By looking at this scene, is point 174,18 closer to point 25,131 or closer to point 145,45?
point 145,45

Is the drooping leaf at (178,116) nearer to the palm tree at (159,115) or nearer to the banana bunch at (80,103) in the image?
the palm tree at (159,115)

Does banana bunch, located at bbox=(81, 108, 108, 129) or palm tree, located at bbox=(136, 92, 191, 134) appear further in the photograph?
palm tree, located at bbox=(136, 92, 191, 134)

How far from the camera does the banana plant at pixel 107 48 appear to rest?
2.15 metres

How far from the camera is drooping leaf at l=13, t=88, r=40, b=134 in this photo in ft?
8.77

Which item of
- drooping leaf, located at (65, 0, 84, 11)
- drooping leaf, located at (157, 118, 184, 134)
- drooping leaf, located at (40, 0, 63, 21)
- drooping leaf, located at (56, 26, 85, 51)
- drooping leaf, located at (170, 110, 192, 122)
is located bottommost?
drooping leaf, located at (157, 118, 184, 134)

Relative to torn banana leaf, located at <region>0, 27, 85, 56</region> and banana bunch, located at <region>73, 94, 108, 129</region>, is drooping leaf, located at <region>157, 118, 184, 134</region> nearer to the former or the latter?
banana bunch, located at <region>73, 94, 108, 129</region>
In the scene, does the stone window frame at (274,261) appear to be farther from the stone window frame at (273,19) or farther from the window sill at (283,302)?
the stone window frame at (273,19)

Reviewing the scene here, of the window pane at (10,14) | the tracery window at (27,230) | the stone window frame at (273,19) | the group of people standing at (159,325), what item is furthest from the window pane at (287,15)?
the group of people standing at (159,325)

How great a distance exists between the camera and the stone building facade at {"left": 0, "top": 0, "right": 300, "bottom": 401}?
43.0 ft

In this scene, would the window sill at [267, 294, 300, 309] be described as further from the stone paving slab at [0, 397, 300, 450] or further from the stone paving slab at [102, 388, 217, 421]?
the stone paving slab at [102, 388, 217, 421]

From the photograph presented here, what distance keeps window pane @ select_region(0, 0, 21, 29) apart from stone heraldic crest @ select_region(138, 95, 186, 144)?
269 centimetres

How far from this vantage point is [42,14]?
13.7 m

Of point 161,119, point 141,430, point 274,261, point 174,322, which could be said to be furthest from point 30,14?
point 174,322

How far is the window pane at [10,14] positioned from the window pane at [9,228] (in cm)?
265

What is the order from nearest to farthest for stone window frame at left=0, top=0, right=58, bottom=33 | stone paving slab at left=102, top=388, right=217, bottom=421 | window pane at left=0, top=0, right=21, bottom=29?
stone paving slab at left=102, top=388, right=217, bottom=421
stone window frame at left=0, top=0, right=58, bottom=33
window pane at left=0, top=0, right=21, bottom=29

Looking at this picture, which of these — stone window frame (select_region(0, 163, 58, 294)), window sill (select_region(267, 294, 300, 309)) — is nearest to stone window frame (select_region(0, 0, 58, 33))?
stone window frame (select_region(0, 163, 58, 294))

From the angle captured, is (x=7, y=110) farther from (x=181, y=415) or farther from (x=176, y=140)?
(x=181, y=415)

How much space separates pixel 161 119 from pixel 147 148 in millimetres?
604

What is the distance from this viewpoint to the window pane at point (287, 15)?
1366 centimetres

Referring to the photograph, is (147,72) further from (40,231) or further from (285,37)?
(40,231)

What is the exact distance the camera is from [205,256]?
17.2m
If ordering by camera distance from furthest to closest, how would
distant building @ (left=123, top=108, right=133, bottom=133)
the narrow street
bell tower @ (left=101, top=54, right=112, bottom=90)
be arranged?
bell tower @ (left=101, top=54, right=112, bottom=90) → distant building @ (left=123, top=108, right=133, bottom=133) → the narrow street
○ ○ ○ ○
→ Written request
Exactly reproduce the lines that run from the line with "How much space" through the last line of the records, inclusive.

→ Written response
How much space separates pixel 161 119 from pixel 147 148 in millimetres?
604

What is the distance from this viewpoint to the window pane at point (287, 15)?
1366 centimetres

Referring to the photograph, is (147,72) further from (40,231) or further from (285,37)?
(40,231)

What is the exact distance the camera is from [205,256]?
17.2m
If ordering by camera distance from furthest to closest, how would
distant building @ (left=123, top=108, right=133, bottom=133)
the narrow street
bell tower @ (left=101, top=54, right=112, bottom=90)
be arranged?
bell tower @ (left=101, top=54, right=112, bottom=90) → distant building @ (left=123, top=108, right=133, bottom=133) → the narrow street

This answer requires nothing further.